Source records

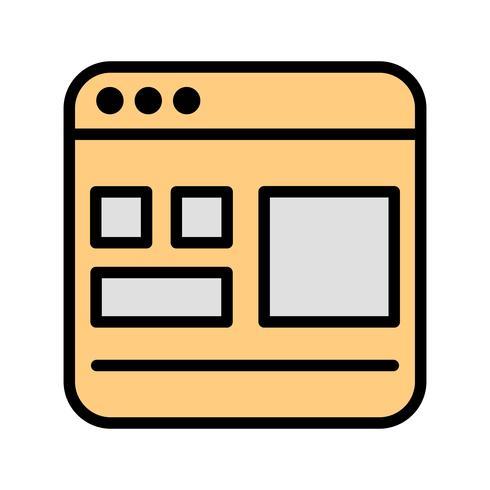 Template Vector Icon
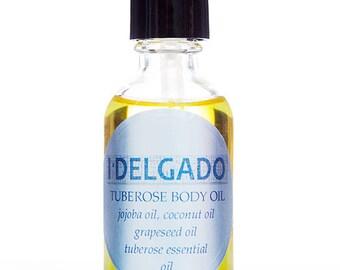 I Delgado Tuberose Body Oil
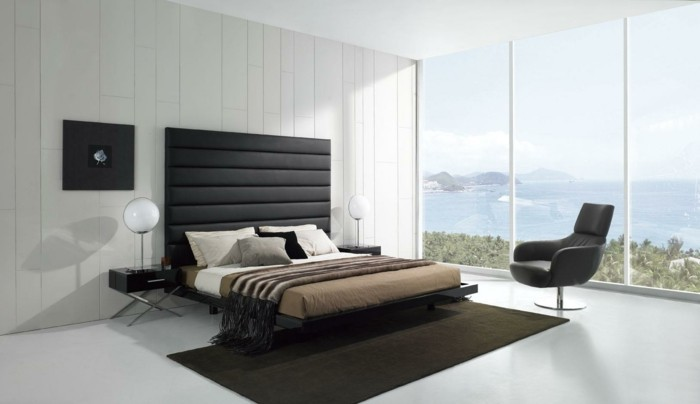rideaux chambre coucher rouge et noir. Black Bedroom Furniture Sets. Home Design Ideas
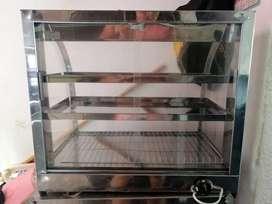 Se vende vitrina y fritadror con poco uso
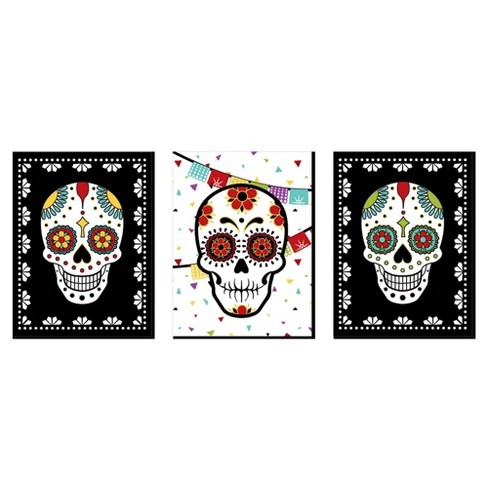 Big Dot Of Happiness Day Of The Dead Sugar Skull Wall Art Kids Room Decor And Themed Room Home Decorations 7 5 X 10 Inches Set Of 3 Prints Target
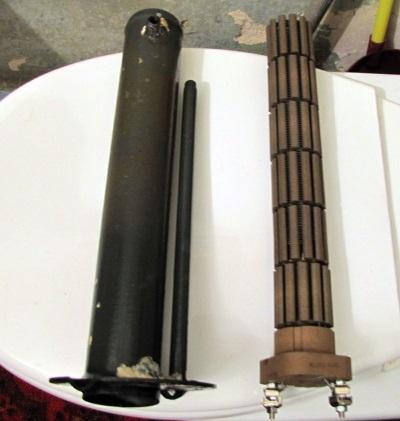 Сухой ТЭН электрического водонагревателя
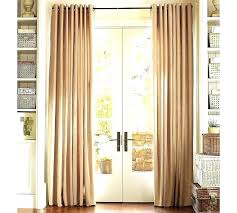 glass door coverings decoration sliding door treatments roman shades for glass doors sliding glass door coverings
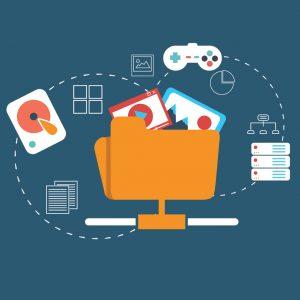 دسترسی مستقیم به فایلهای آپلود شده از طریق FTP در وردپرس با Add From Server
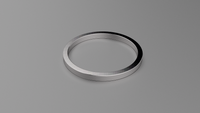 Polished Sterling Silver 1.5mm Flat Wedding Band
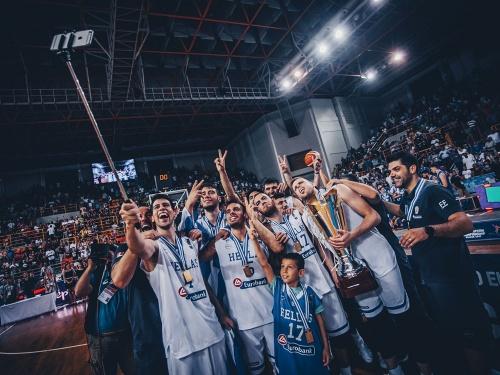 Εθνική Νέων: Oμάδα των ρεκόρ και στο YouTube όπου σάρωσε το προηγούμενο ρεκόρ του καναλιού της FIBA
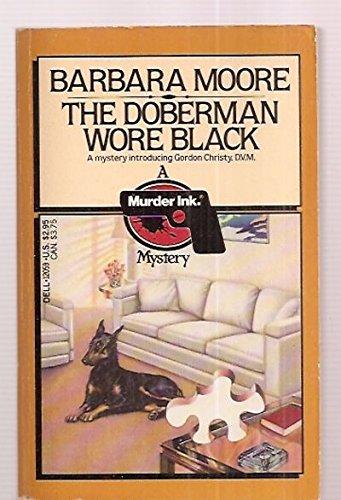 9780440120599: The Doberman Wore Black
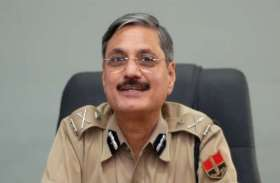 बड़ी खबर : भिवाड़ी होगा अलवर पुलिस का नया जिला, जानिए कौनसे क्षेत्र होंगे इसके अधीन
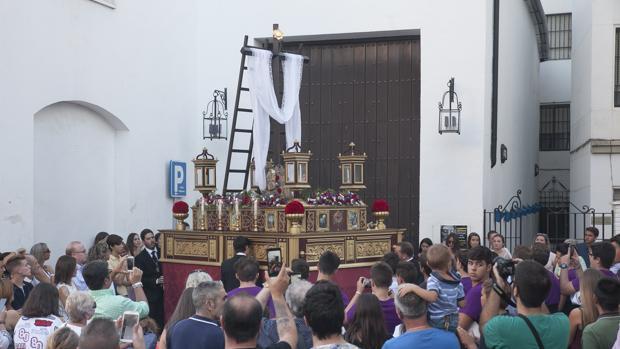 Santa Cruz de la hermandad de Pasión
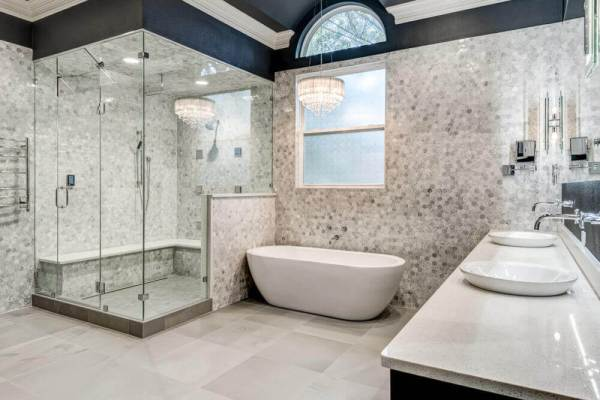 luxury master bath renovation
--
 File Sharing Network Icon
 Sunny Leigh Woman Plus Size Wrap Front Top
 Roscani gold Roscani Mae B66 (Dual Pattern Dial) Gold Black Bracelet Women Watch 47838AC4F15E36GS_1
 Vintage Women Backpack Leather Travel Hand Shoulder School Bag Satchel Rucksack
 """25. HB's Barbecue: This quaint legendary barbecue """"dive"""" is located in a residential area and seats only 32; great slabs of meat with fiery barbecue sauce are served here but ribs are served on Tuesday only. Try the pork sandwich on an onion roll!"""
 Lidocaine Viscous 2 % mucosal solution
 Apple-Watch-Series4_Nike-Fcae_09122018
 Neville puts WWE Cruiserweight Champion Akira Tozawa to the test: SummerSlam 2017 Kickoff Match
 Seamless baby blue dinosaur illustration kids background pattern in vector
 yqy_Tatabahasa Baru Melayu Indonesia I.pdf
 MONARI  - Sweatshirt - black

Instructions for the task - What lines in the data above contain the word "Women"? Copy them all.

Result for this exercise -
 Roscani gold Roscani Mae B66 (Dual Pattern Dial) Gold Black Bracelet Women Watch 47838AC4F15E36GS_1
 Vintage Women Backpack Leather Travel Hand Shoulder School Bag Satchel Rucksack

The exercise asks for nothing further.